Texas AG wins court decision on registration rules

After a couple significant loses, the Texas AG won a court ruling allowing the state to proceed with a rule regulating third party voter registration activities.

From the FWST:

Texas can enforce its law regulating third-party voter registration activities while a court ruling blocking the measure is on appeal.


The U.S. Court of Appeals in New Orleans on Thursday granted a request by Texas to put on hold last month's court order barring enforcement of several provisions of the 2011 law. U.S. District Judge Gregg Costa determined that the law probably conflicted with federal rules and the U.S. Constitution.
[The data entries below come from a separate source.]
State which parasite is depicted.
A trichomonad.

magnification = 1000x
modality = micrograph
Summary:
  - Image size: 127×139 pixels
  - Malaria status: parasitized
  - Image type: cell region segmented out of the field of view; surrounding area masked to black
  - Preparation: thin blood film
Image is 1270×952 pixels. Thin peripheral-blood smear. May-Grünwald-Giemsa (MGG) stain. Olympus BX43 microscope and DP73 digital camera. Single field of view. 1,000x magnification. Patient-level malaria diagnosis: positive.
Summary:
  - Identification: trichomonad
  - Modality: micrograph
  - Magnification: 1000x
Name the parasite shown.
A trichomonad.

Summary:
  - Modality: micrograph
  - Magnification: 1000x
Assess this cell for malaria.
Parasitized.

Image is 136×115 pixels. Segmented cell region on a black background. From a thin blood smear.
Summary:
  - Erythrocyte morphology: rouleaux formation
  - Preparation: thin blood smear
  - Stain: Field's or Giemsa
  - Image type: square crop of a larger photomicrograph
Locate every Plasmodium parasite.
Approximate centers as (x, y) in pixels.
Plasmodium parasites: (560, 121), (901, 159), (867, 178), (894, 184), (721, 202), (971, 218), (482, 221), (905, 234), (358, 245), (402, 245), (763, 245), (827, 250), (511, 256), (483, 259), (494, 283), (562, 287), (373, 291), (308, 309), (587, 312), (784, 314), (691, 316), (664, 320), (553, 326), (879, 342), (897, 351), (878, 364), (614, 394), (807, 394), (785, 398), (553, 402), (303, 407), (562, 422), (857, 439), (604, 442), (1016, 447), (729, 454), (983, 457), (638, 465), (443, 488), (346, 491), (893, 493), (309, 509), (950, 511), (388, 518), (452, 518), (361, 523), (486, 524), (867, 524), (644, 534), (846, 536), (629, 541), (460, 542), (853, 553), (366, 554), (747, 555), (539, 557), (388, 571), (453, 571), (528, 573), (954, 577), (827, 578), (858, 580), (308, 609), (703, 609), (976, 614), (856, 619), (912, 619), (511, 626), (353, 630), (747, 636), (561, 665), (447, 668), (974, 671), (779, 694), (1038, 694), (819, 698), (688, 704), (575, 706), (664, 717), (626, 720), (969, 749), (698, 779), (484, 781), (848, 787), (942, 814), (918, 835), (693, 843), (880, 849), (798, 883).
The stay will allow enforcement of the 2011 law pending the appeal, Texas Attorney General Greg Abbott said.
A Federal District court had previously granted an infunction against enforcing the law:

U.S. District Judge Gregg Costa of Galveston ruled that a law that prohibits third-party voter registrars from working in more than one county and another that mandates registrars in Texas be residents of the state violate the First Amendment.

“During the 2011 legislative session, the Governor signed two bills that imposed a number of additional requirements,” Costa wrote in his 94-page opinion. “The result is that Texas now imposes more burdensome regulations on those engaging in third-party voter registration than the vast majority of, if not all, other states.”

The judge also struck down provisions that required deputy voter registrars be paid hourly, that prevented registration certificates from being photocopied and that prohibited completed forms from being mailed in to elections officials. A final judgment must still be rendered, Costa declared. Until then, the laws cannot be enforced.

The suit was filed in February against Texas Secretary of State Hope Andrade’s office by Voting for America Inc., the voter registration affiliate of Project Vote, a national nonprofit voter education and advocacy organization.
Click here for the opinion.

The Texas AG had been seeking to overturn the injunction for sometime. The story points out that this change in voting rules had been precleared.

Groups opposed to the law are now seeking to take their complaint to the Supreme Court.